Elli ikişerlik iki deste oyun kâğıdını teker teker açıp, hem rakam ve değer, hem 
de bir kırmızı bir siyah olarak sıralamaya çalıştığı oyunun mantığında, aslında 
falda olduğu gibi kendi geleceğini bilmekten ya da oyun kâğıtlarının yolladığı 
işaretleri okuyup hayatının alacağı şekle uygun bir hikâye uydurma zevkinden 
çok, oyuncunun sabrını deneyen bir yan vardı. Bu yüzden pasyans (patience - 
sabır) denilen oyunun ortasında, bazan ben odamdan salona gelip falının çıkıp 
çıkmadığını sorduğumda annem her seferinde aynı cevabı verirdi: 

"Fal diye bakmıyorum canım, vakit geçirmek için açıyorum. Saat kaç olmuş? Bir 
kere daha açayım, uyuyacağım." 

Bunu söylerken Türkiye'de ilk günlerini yaşayan siyah-beyaz televizyondaki eski 
bir filme ya da eski Ramazanlar hakkındaki bir tartışmaya (devlet görüşünü 
yayan tek bir kanal vardı zaten) uzaktan, oturduğu yerden şöyle bir bakış atar, 
"Ben seyretmiyorum, kapa istiyorsan," derdi. 

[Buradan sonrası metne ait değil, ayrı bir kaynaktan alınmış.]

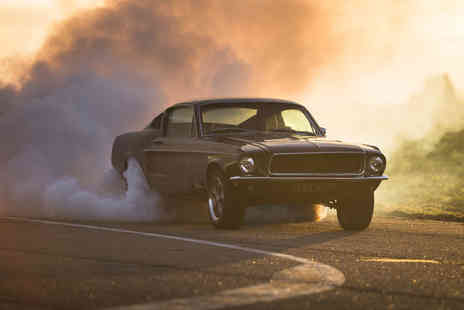 Drift Limits - 14 lap Ford Bullitt Mustang driving experience - Save 50%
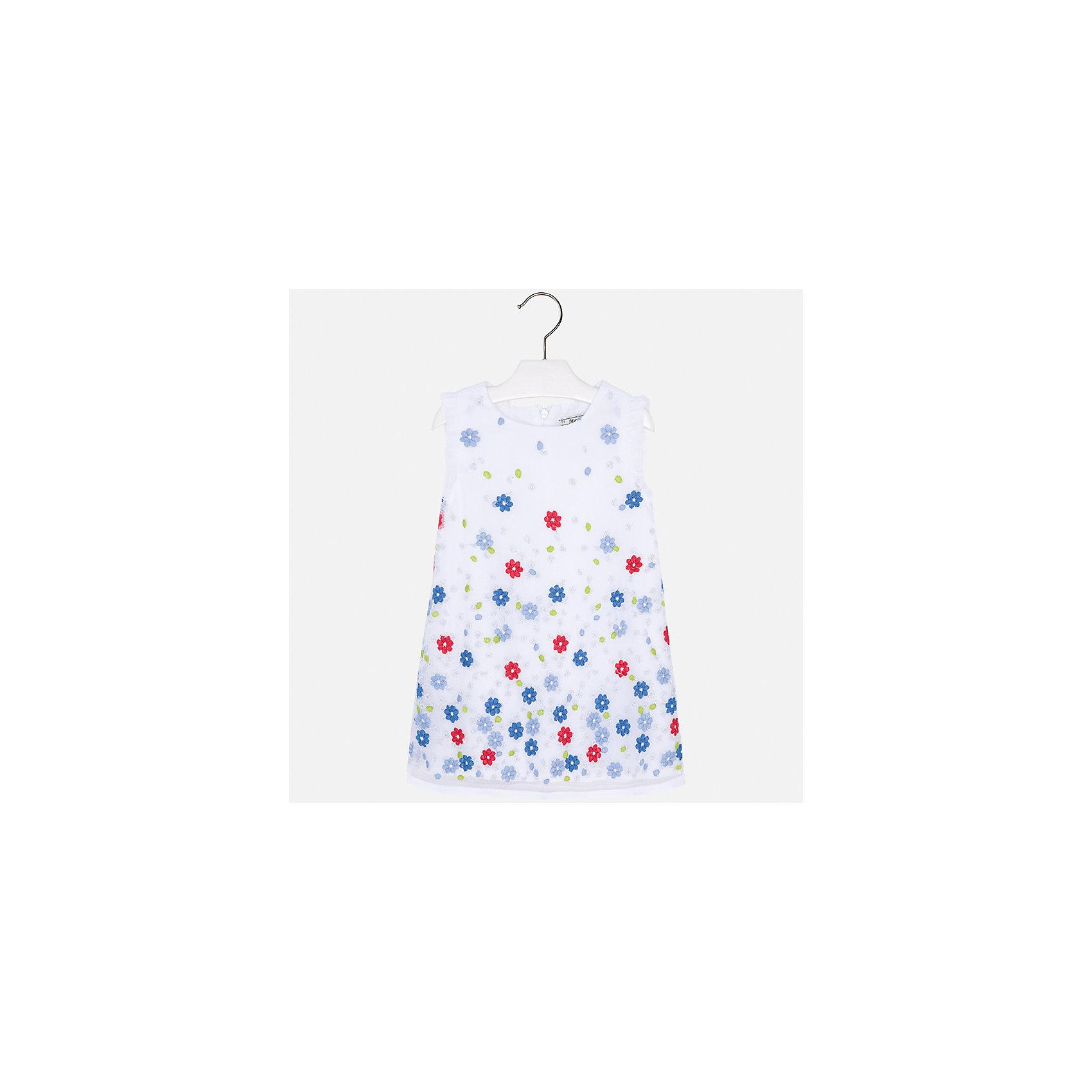 Платье для девочки MayoralПлатья и сарафаны<br>Характеристики товара:<br><br>• цвет: белый<br>• состав: 100% полиэстер, подкладка - 80% полиэстер, 20% хлопок<br>• застежка: молния<br>• легкий материал<br>• цветочный рисунок<br>• без рукавов<br>• с подкладкой<br>• страна бренда: Испания<br><br>Красивое легкое платье для девочки поможет разнообразить гардероб ребенка и создать эффектный наряд. Оно подойдет и для торжественных случаев, может быть и как ежедневный наряд. В составе материала подкладки - натуральный хлопок, гипоаллергенный, приятный на ощупь, дышащий. Платье хорошо сидит по фигуре.<br><br>Платье для девочки от испанского бренда Mayoral (Майорал) можно купить в нашем интернет-магазине.<br><br>Ширина мм: 236<br>Глубина мм: 16<br>Высота мм: 184<br>Вес г: 177<br>Цвет: красный<br>Возраст от месяцев: 24<br>Возраст до месяцев: 36<br>Пол: Женский<br>Возраст: Детский<br>Размер: 98,134,104,110,116,122,128<br>SKU: 5291033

Ama bu sefer, ekranda beliren çocukluğumun siyah-beyaz sokaklarına ya da bir 
futbol maçına bir süreliğine ben bakardım. Televizyondaki görüntülerle 
oyalanmaktan çok akıl karışıklığı, öfkeler ve kararsızlıklarla kapısını kapayarak 
içinde tek başına oturduğum odamdan biraz dışarı çıkmak ve o günlerde 
akşamları annemle hep yaptığımız gibi biraz konuşmak, biraz da tartışmak için 
yapardım bunu. 

Tartışmaların bazıları çok kırıcı kavgalara da dönüşürdü. Daha sonra bu 
kavgalardan pişman olur, odama dönüp kapıyı kapayıp sabaha kadar kitap 
okurdum. Bazan da annemle kavga ettikten sonra soğuk İstanbul gecesine çıkar, 
Taksim civarında, Beyoğlu'nda elimdeki sigarayı tüttüre tüttüre tek başıma 
amaçsızca yürür, kötü, karanlık arka sokaklarda iyice üşüyene kadar gezinir, 
bütün şehir ve annem uyuduktan sonra eve dönerdim. Ondan sonraki yirmi yıl 
yapacağım şeyi, geceleri sabaha karşı dörtte uyuyup, öğleyin on ikide uyanmayı 
yavaş yavaş alışkanlık ediniyordum. 

O günlerde annemle konuşmalarımızın ve tartışmalarımızın, söz açıkça oraya 
gelsin ya da gelmesin tek bir konusu vardı: 1972 kışında, Mimarlık Fakültesi'nin 
ikinci yılının ortasında, birden derslere gitmemeye başlamıştım. Kaydımın 
silinmemesi, okuldan atılmamam için gerekli birkaç derse gitmek dışında 
Taşkışla'daki Mimarlık Fakültesi'ne hiç uğramıyordum artık. 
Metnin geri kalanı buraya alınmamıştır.